First off: sorry if this is a dupe! I have searched a bit and have not found a resource which satisfactorily explains this.
n00bish question here!
I am trying to understand what the .byte
directive does. Different sources say different things, the gist of which is something like :
.db, DB, .byte, etc. lay down the exact bytes you specify, as data and not as instructions (http://forum.6502.org/viewtopic.php?f=2&t=2374)
The cc65 manual gives a similarly vague:
.byte: Define byte sized data. Must be followed by a sequence of (byte ranged) expressions or strings.
Example:
.byte "Hello " .byt "world", $0D, $00
I don't know what that means. I thought that all operations related to defining data were variations on reading and writing memory addresses. So something like this (from a tut on NES development)

Set of tasks:
1. From the post about the .byte directive, copy the passage starting at "I am trying" up to and including "as instructions (http://forum.6502.org/viewtopic.php?f=2&t=2374)".
2. In the post about the .byte directive, what does the cc65 manual say must follow .byte?
3. Using the post about the .byte directive, decide whether each statement agrees with it: (a) The writer found a resource that explains .byte satisfactorily. (b) The cc65 manual says .byte defines byte sized data. (c) The forum source says .db and .byte lay down bytes as instructions.

Data rows:
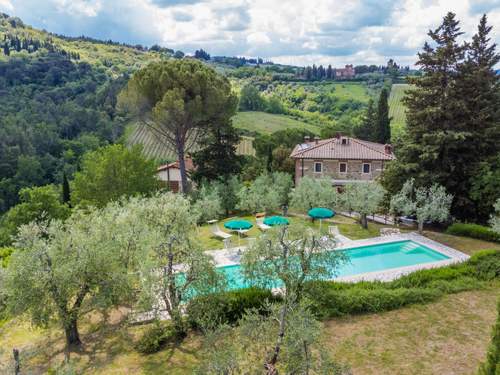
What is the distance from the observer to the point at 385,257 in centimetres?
2008

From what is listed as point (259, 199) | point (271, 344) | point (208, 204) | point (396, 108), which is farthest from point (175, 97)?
point (396, 108)

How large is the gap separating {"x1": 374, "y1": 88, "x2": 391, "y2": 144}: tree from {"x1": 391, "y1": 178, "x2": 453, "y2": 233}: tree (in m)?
35.6

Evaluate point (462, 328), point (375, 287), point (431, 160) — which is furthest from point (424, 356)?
point (431, 160)

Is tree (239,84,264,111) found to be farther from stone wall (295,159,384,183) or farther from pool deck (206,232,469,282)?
pool deck (206,232,469,282)

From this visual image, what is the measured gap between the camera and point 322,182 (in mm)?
27578

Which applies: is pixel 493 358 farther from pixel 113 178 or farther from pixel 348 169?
pixel 348 169

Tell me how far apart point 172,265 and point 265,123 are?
9093 centimetres

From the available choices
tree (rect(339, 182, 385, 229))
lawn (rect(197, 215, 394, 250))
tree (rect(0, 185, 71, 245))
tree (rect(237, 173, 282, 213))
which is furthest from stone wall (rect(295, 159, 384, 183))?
tree (rect(0, 185, 71, 245))

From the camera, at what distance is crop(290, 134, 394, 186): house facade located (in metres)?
34.3

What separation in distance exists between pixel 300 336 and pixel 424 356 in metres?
6.29

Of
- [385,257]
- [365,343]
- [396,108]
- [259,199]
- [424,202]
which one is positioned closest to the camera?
[365,343]

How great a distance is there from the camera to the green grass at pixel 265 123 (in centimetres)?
9431

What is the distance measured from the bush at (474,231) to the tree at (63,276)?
61.4 ft

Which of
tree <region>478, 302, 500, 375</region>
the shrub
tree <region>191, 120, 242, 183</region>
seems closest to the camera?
tree <region>478, 302, 500, 375</region>
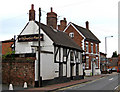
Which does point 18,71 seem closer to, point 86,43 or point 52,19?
point 52,19

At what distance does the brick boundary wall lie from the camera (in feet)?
66.4

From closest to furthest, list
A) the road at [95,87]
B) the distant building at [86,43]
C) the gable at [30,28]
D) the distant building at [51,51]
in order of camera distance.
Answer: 1. the road at [95,87]
2. the distant building at [51,51]
3. the gable at [30,28]
4. the distant building at [86,43]

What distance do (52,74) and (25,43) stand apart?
21.1ft

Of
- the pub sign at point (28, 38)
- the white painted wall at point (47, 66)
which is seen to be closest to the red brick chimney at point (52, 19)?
the pub sign at point (28, 38)

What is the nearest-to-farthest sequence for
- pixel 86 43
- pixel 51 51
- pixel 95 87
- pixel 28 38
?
pixel 95 87 < pixel 51 51 < pixel 28 38 < pixel 86 43

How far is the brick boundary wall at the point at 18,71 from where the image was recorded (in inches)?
797

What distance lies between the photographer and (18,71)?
21047mm

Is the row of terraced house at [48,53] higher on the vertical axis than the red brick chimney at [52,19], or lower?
lower

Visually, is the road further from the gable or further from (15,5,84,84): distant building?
the gable

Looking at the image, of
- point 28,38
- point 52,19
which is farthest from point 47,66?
point 52,19

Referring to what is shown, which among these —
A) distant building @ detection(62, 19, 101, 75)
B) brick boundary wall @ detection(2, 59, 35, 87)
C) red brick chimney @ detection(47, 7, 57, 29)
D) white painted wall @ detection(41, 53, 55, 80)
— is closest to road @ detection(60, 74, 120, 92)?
white painted wall @ detection(41, 53, 55, 80)

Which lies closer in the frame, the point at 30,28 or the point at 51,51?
the point at 51,51

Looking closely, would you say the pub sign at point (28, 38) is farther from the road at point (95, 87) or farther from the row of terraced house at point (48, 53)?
the road at point (95, 87)

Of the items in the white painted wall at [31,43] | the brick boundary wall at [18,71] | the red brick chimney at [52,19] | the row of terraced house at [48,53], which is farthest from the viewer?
the red brick chimney at [52,19]
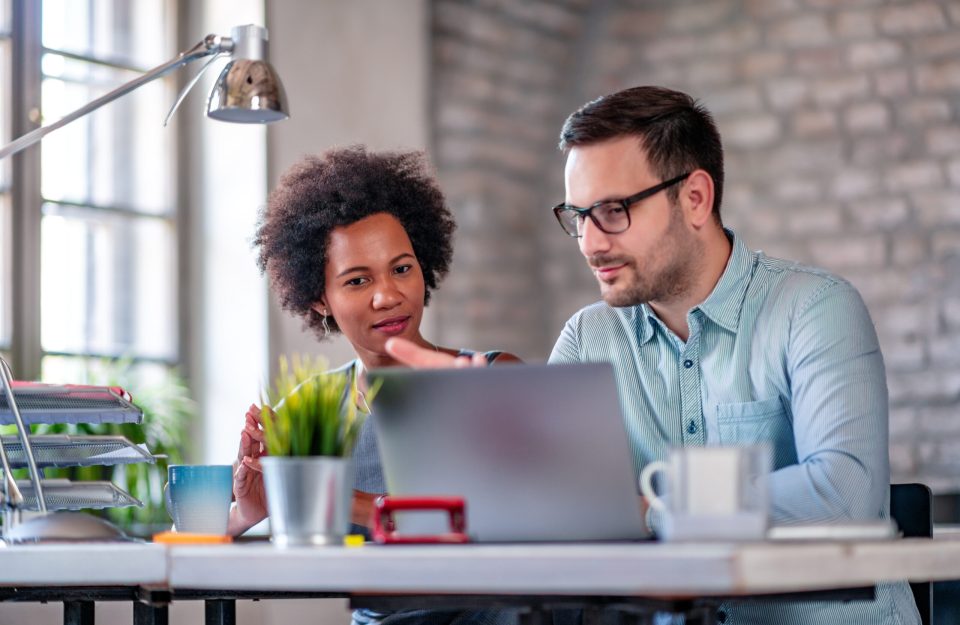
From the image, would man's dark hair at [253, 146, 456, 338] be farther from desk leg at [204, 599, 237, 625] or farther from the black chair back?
the black chair back

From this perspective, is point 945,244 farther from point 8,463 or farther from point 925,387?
point 8,463

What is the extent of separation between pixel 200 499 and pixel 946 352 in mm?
3304

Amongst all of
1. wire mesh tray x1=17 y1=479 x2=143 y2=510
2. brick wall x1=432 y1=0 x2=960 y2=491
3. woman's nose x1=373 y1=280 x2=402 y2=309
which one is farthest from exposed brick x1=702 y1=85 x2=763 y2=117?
wire mesh tray x1=17 y1=479 x2=143 y2=510

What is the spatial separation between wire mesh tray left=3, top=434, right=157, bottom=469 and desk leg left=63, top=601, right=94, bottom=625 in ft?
0.85

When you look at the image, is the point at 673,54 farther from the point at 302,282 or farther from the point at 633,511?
the point at 633,511

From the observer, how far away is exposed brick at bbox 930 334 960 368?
4.41 metres

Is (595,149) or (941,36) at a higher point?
(941,36)

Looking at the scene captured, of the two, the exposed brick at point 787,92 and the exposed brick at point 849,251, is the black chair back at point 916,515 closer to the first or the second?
the exposed brick at point 849,251

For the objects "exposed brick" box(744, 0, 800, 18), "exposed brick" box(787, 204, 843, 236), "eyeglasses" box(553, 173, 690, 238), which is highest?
"exposed brick" box(744, 0, 800, 18)

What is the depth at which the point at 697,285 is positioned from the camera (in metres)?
2.16

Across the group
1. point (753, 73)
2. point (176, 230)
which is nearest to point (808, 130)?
point (753, 73)

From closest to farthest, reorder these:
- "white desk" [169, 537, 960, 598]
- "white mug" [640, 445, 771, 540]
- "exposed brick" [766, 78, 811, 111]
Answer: "white desk" [169, 537, 960, 598]
"white mug" [640, 445, 771, 540]
"exposed brick" [766, 78, 811, 111]

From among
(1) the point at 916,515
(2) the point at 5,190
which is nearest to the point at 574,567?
(1) the point at 916,515

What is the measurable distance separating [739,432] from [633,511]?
2.23ft
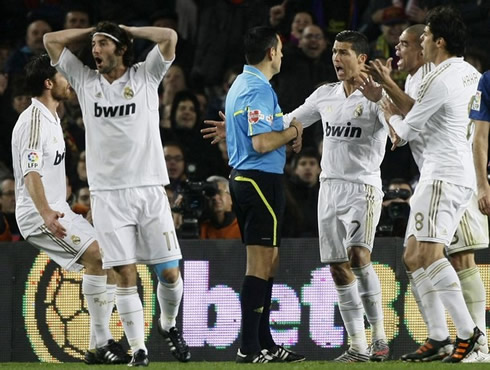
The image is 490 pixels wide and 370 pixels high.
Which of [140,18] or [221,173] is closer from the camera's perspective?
[221,173]

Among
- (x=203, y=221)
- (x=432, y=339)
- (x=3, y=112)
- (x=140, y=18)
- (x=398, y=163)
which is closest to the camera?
(x=432, y=339)

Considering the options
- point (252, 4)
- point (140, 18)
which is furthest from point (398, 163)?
point (140, 18)

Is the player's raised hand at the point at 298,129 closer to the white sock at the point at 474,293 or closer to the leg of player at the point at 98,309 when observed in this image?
the white sock at the point at 474,293

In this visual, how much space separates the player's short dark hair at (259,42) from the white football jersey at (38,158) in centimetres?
169

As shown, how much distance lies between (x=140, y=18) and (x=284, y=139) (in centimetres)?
672

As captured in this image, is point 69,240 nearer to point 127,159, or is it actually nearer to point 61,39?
point 127,159

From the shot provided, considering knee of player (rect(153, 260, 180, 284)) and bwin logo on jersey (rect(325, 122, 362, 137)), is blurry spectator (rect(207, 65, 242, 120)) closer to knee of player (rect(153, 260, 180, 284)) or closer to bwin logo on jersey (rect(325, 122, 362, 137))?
bwin logo on jersey (rect(325, 122, 362, 137))

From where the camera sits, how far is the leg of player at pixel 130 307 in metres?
9.18

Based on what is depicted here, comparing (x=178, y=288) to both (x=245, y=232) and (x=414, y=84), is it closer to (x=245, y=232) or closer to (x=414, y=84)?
(x=245, y=232)

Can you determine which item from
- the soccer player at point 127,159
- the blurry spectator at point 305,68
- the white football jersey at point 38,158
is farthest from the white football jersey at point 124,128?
the blurry spectator at point 305,68

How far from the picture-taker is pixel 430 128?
9.36m

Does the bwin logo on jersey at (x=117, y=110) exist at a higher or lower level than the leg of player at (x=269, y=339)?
higher

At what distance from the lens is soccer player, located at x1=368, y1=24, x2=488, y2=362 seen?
9.33 meters

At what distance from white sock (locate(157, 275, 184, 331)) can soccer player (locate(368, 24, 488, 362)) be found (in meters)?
1.66
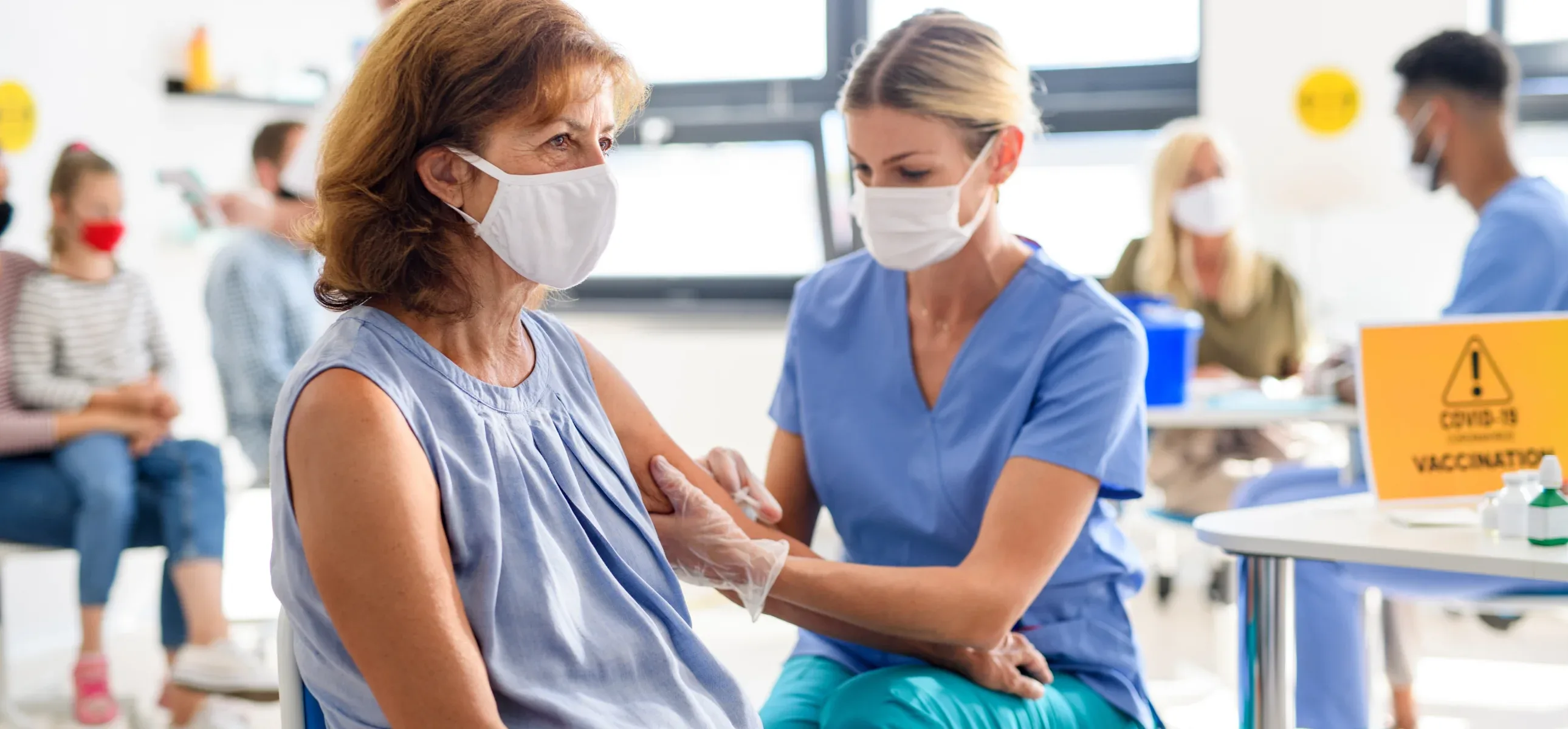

Written responses:
1.
I am trying to understand what the .byte
directive does. Different sources say different things, the gist of which is something like :
.db, DB, .byte, etc. lay down the exact bytes you specify, as data and not as instructions (http://forum.6502.org/viewtopic.php?f=2&t=2374)

2. A sequence of (byte ranged) expressions or strings.

3.
(a) No: "have not found a resource which satisfactorily explains this."
(b) Yes: ".byte: Define byte sized data."
(c) No: "as data and not as instructions"